PROBLEM STATEMENT: Produce the records below again, word for word, but stop after the line that contains "scientific name: Ammospermophilus leucurus".
*** GIVEN INFORMATION
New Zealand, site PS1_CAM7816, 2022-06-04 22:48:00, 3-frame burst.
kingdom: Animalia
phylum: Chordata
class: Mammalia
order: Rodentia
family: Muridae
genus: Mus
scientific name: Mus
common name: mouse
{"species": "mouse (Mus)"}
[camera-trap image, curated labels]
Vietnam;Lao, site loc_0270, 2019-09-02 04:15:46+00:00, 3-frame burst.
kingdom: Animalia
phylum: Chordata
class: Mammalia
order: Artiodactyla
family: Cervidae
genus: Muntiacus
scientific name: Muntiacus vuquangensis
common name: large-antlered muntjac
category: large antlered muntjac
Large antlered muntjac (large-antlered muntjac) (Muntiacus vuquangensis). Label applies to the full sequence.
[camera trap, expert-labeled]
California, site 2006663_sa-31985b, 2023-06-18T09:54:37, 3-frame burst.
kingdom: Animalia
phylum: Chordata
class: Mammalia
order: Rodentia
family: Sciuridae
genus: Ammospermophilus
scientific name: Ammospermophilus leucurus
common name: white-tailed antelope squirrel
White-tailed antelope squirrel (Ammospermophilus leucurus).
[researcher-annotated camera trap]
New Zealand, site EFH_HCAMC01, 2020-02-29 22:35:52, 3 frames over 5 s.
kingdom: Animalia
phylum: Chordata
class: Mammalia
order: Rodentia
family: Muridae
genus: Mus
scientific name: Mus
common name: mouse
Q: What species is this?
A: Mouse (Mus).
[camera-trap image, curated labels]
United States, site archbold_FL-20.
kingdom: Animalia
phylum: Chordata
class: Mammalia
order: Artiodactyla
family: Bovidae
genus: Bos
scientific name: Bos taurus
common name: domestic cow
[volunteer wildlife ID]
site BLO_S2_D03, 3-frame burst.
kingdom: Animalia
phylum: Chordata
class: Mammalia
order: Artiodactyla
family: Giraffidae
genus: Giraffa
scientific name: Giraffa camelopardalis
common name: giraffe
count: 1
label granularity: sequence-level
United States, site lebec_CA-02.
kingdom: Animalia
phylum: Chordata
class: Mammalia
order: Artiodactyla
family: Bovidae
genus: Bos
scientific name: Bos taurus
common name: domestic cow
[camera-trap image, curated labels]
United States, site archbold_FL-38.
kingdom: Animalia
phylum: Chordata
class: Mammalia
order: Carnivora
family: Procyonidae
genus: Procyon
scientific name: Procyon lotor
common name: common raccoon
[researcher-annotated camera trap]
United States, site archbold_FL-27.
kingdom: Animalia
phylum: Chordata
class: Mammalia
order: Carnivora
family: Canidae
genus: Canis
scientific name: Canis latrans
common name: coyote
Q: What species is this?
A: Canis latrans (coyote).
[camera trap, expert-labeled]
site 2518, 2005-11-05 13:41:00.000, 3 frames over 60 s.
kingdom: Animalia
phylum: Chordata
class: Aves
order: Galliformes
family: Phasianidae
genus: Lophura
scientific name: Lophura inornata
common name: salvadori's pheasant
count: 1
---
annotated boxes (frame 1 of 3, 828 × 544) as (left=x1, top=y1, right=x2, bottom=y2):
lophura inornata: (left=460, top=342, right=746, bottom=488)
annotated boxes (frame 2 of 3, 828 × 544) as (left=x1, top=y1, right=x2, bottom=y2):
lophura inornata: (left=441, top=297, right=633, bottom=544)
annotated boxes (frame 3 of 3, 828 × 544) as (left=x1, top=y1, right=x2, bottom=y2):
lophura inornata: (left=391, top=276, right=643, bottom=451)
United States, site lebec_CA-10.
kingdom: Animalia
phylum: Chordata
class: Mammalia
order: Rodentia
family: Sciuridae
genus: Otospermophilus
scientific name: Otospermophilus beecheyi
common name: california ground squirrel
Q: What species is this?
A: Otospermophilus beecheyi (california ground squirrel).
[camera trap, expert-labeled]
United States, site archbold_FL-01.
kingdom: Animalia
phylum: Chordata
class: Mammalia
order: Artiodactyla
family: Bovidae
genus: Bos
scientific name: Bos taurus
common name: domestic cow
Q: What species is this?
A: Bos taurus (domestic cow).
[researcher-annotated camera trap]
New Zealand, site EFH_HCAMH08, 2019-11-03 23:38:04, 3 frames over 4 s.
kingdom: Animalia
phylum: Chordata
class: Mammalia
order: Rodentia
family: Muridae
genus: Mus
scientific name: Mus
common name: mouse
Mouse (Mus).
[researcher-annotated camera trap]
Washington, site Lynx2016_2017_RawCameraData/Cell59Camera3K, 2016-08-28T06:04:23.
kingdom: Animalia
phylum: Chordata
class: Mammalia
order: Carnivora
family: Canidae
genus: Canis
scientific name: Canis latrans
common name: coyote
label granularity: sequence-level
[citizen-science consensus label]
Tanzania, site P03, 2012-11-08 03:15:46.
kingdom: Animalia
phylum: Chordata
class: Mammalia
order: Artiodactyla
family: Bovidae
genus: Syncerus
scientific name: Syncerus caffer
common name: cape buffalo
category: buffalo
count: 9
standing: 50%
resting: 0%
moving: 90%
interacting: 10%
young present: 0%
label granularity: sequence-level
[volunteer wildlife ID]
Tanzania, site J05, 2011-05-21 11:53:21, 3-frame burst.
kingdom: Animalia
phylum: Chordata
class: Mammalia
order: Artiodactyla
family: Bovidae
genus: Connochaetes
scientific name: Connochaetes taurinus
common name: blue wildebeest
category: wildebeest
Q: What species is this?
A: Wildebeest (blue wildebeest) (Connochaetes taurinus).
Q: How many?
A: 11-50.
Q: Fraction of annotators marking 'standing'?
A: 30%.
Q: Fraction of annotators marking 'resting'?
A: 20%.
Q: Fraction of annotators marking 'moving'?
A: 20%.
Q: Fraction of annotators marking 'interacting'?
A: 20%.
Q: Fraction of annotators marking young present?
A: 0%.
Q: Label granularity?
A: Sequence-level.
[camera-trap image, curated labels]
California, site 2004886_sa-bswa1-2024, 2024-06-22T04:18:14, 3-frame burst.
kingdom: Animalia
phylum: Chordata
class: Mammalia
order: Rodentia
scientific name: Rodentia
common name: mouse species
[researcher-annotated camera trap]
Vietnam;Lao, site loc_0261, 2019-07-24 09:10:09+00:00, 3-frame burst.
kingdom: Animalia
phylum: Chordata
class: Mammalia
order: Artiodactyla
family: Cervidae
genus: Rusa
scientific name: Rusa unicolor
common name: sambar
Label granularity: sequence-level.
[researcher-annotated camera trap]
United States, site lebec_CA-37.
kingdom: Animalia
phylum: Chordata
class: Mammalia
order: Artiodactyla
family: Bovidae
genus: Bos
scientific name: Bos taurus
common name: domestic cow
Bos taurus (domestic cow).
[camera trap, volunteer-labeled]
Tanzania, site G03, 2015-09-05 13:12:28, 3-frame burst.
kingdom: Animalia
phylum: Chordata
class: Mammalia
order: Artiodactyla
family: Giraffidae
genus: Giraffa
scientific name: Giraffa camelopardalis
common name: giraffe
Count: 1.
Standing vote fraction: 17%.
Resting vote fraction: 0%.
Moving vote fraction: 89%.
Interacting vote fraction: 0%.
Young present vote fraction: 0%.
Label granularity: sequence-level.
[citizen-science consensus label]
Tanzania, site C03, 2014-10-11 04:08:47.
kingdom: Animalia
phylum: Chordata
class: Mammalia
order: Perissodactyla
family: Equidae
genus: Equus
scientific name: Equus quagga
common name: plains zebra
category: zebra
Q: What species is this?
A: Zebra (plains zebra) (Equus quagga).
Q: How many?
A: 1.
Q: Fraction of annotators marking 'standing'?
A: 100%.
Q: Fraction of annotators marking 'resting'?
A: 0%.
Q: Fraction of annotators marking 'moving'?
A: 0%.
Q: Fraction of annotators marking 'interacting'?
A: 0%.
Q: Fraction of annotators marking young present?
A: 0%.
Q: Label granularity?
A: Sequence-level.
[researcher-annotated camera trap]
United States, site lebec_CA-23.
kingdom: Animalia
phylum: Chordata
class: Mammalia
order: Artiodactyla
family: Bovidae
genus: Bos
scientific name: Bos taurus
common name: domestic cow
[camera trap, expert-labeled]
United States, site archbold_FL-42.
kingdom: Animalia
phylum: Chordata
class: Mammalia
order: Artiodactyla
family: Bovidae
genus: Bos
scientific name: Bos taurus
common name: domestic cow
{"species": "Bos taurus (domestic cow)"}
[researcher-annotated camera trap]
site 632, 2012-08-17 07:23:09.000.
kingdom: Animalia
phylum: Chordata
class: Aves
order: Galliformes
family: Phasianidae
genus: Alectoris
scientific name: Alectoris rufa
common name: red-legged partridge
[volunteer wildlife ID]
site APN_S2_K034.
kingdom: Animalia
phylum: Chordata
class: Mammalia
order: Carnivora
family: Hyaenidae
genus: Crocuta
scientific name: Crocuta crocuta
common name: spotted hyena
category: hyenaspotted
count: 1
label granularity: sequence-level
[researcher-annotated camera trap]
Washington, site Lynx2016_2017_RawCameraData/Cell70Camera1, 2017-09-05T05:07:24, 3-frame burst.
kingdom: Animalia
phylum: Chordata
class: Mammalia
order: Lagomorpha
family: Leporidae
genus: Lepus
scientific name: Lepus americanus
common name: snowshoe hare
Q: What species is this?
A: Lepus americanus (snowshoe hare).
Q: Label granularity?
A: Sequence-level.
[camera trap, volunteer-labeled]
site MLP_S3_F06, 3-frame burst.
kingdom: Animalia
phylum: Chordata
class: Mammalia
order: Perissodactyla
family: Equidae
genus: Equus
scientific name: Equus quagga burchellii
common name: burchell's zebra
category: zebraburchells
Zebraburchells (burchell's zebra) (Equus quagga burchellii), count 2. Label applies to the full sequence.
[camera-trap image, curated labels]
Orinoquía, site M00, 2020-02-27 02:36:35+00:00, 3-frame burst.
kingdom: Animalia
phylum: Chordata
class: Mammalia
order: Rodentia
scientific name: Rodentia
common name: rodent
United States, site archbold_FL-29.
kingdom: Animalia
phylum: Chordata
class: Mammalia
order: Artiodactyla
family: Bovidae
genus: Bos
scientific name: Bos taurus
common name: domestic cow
******
RESPONSE TO THIS TASK:
New Zealand, site PS1_CAM7816, 2022-06-04 22:48:00, 3-frame burst.
kingdom: Animalia
phylum: Chordata
class: Mammalia
order: Rodentia
family: Muridae
genus: Mus
scientific name: Mus
common name: mouse
{"species": "mouse (Mus)"}
[camera-trap image, curated labels]
Vietnam;Lao, site loc_0270, 2019-09-02 04:15:46+00:00, 3-frame burst.
kingdom: Animalia
phylum: Chordata
class: Mammalia
order: Artiodactyla
family: Cervidae
genus: Muntiacus
scientific name: Muntiacus vuquangensis
common name: large-antlered muntjac
category: large antlered muntjac
Large antlered muntjac (large-antlered muntjac) (Muntiacus vuquangensis). Label applies to the full sequence.
[camera trap, expert-labeled]
California, site 2006663_sa-31985b, 2023-06-18T09:54:37, 3-frame burst.
kingdom: Animalia
phylum: Chordata
class: Mammalia
order: Rodentia
family: Sciuridae
genus: Ammospermophilus
scientific name: Ammospermophilus leucurus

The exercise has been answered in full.